SOURCE DATA |
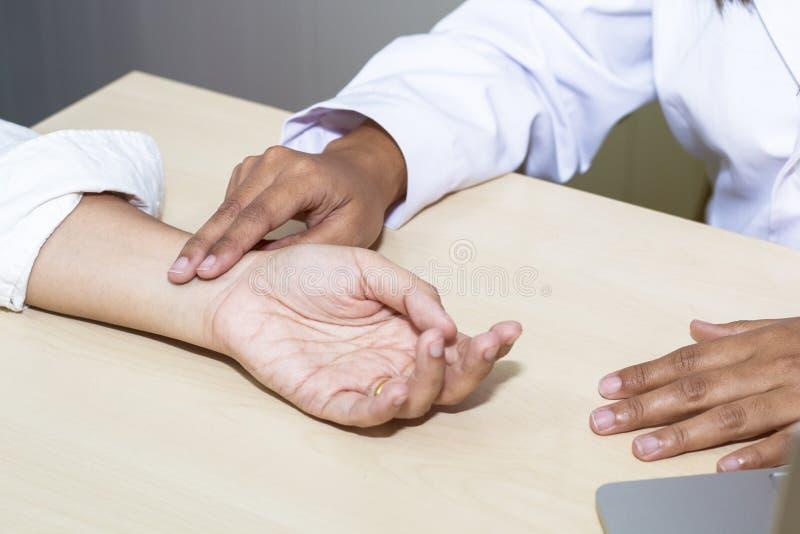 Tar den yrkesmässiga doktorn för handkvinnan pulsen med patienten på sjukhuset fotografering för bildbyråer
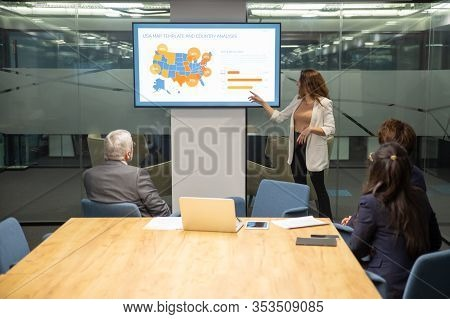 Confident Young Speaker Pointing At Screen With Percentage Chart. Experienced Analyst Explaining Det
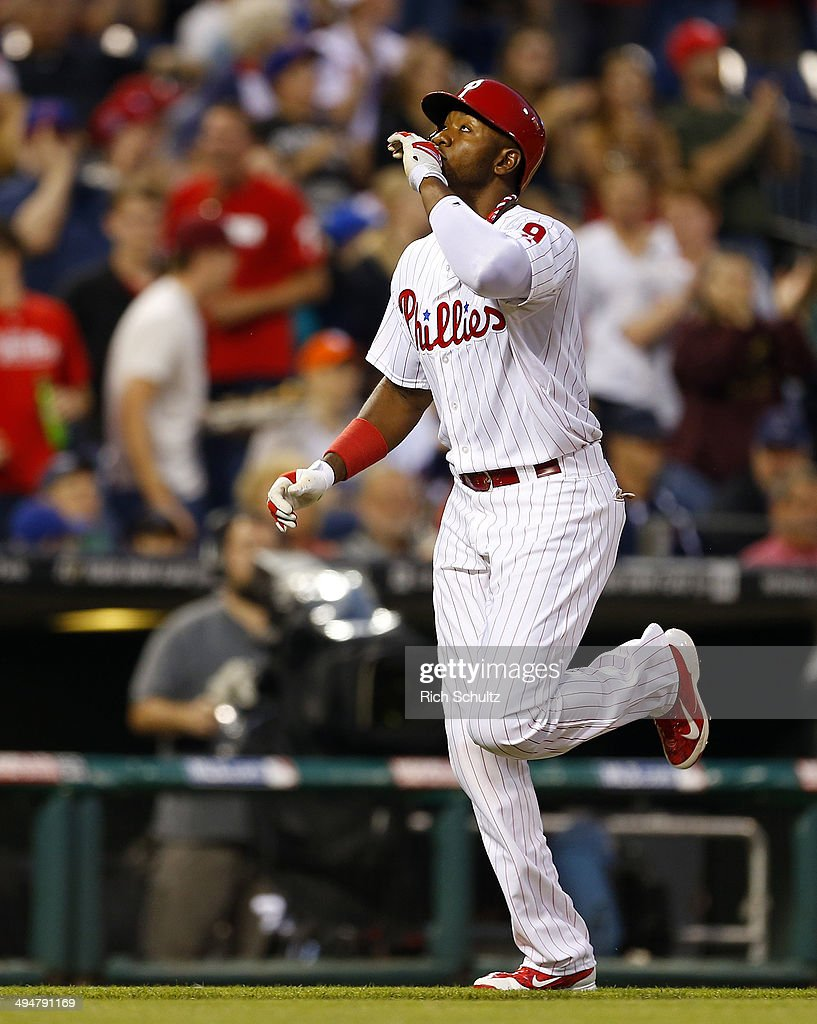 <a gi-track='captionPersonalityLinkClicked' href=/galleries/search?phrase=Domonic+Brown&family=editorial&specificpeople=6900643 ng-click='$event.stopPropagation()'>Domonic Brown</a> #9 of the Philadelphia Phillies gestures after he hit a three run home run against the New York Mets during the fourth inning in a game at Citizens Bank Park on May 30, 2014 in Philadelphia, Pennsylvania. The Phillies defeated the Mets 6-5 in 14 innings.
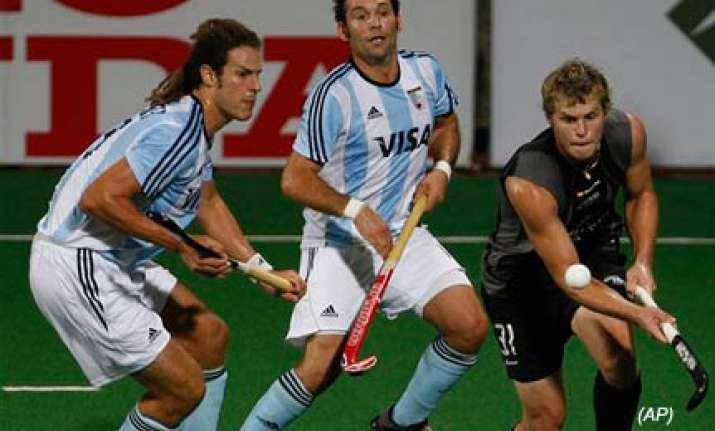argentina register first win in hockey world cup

PROBLEM TO SOLVE |
A faithful, picture-free copy of the material is what this task asks for.

SOLUTION TO THIS EXERCISE |
 Tar den yrkesmässiga doktorn för handkvinnan pulsen med patienten på sjukhuset fotografering för bildbyråer
 Confident Young Speaker Pointing At Screen With Percentage Chart. Experienced Analyst Explaining Det
 <a gi-track='captionPersonalityLinkClicked' href=/galleries/search?phrase=Domonic+Brown&family=editorial&specificpeople=6900643 ng-click='$event.stopPropagation()'>Domonic Brown</a> #9 of the Philadelphia Phillies gestures after he hit a three run home run against the New York Mets during the fourth inning in a game at Citizens Bank Park on May 30, 2014 in Philadelphia, Pennsylvania. The Phillies defeated the Mets 6-5 in 14 innings.
argentina register first win in hockey world cup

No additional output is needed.